Soon after the signing of the peace treaty of the Guerra del Chaco, the group La Peña was born. Through radio, it promoted the theater with Centurión Miranda, Arturo Alsina, Hérib Campos Cervera, Clotilde Pinho, and Josefina Plá as the leading roles.

In 1938–1939, this group of enthusiastic artists built the radio diary Proal.
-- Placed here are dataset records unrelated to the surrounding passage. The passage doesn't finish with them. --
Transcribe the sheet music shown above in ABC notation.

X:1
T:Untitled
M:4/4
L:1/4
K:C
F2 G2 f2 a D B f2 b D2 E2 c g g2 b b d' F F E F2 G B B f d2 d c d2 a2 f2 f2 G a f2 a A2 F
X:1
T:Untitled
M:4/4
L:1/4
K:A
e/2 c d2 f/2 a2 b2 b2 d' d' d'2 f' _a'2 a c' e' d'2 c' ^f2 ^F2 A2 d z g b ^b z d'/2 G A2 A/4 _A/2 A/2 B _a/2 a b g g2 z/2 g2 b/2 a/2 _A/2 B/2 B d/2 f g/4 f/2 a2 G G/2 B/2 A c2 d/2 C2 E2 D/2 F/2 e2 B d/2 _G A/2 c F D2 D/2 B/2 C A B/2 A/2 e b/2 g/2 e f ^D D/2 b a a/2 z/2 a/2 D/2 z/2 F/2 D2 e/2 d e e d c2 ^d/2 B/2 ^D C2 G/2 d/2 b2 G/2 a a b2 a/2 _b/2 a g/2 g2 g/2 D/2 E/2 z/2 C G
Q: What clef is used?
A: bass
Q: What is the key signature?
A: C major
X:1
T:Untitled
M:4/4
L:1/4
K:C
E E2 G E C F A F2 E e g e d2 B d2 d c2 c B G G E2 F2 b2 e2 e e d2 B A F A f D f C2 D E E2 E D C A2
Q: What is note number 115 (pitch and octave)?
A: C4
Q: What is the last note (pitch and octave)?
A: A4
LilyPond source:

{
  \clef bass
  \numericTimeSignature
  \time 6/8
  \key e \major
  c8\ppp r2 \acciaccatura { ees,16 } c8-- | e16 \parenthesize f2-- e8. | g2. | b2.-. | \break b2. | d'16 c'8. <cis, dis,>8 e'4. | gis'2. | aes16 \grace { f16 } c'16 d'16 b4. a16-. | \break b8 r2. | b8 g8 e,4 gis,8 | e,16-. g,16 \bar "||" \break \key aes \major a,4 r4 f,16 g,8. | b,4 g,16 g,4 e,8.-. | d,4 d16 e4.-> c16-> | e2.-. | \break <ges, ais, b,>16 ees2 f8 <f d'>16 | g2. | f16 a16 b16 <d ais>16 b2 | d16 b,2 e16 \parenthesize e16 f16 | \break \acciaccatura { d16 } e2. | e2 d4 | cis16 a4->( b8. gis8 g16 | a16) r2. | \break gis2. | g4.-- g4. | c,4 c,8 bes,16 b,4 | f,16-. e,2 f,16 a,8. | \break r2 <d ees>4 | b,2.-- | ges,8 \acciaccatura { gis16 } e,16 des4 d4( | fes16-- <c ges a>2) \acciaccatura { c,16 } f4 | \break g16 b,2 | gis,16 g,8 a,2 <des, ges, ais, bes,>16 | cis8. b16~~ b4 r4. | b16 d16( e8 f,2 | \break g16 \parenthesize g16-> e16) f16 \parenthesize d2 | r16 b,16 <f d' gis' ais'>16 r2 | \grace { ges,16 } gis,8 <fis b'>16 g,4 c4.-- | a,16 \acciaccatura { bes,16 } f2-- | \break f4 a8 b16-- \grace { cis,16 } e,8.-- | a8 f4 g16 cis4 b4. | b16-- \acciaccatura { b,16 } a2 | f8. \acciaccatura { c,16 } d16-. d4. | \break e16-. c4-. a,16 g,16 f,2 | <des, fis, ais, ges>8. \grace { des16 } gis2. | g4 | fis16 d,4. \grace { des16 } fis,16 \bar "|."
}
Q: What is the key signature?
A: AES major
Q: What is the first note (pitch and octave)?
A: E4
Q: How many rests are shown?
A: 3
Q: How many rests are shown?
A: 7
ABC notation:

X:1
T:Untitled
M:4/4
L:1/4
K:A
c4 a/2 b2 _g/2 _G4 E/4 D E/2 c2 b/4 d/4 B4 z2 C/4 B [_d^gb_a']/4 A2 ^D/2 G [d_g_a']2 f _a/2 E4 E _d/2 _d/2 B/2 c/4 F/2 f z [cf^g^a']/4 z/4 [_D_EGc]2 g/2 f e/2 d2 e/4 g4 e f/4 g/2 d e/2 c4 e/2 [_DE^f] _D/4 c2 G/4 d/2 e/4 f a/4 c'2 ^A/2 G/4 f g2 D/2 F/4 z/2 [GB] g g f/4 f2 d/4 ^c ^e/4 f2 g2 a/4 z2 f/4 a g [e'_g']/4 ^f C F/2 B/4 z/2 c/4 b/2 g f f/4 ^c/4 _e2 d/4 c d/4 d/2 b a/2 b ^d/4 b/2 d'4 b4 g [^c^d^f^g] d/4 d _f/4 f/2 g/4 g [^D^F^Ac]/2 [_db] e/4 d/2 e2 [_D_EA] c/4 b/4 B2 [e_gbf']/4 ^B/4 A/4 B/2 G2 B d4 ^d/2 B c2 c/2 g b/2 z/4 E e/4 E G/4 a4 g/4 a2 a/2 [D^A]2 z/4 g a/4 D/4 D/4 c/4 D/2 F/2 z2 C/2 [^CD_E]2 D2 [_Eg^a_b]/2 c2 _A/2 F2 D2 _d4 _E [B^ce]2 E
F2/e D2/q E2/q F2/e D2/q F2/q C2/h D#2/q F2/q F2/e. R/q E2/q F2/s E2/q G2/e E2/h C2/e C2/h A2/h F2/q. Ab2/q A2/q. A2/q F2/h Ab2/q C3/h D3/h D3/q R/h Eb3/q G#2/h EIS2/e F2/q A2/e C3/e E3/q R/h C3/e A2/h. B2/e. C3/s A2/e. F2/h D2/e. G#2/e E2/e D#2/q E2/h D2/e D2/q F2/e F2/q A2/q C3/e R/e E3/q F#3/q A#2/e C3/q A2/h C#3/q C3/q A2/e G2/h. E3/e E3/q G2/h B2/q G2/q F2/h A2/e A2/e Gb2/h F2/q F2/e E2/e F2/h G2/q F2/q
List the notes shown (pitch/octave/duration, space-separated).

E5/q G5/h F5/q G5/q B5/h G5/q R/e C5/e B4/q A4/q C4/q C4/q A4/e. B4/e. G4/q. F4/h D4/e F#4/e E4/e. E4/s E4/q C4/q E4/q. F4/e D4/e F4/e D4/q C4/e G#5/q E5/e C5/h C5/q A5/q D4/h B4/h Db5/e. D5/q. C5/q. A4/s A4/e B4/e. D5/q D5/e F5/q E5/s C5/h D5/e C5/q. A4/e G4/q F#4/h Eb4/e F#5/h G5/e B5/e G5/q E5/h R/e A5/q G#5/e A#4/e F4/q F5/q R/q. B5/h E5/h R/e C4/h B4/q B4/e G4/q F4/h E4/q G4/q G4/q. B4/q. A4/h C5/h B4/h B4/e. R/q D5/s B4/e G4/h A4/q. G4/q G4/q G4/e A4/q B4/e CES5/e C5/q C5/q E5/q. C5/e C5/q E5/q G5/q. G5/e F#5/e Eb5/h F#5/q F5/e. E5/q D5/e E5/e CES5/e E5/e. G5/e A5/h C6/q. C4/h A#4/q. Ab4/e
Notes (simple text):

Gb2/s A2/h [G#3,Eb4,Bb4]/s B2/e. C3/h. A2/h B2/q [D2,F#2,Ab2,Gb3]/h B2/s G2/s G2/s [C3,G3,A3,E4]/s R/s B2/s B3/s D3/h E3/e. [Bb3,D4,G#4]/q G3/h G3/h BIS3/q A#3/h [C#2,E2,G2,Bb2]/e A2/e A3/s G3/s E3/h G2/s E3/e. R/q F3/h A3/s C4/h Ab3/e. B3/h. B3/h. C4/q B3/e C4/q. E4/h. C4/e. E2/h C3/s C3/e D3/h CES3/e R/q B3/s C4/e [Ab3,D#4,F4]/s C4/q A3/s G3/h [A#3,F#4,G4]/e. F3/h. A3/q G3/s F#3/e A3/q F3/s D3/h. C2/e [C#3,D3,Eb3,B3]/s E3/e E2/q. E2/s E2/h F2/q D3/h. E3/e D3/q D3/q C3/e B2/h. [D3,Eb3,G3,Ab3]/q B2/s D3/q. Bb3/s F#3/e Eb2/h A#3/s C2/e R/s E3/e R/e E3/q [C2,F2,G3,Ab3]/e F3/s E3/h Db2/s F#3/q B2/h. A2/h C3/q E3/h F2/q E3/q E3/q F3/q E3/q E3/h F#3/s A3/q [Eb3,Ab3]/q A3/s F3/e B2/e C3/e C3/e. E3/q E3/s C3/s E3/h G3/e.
Through these dramatists, this program broadcast pieces of written works such as La hermana impaciente, La hora de Caín and Desheredado.

Alternating the roles of actor and author, in 1942 he was working again with Josefina Pla, writing several works together such as La hora de Caín, María Inmaculada, Aquí no ha pasado nada, Un sobre en blanco o Paréntesis, La huella, Pater familias and Porasy. These continued to earn the respect of critics and the public.

In 1950 he founded the Municipal School of Performing Arts (Escuela Municipal de Arte Escénico). Centurión Miranda also appeared in three major film productions alongside Argentine movie stars. He starred in films such as Codicia (1955), El trueno entre las hojas (1958) and La sangre y la semilla (1959). La sangre y la semilla was directed by Alberto Du Bois, co-starring Olga Zubarry and Ernesto Báez. Centurión Miranda died in Asunción on January 31, 1960. Currently, the municipal theatrical school which he founded is named after him in his honor.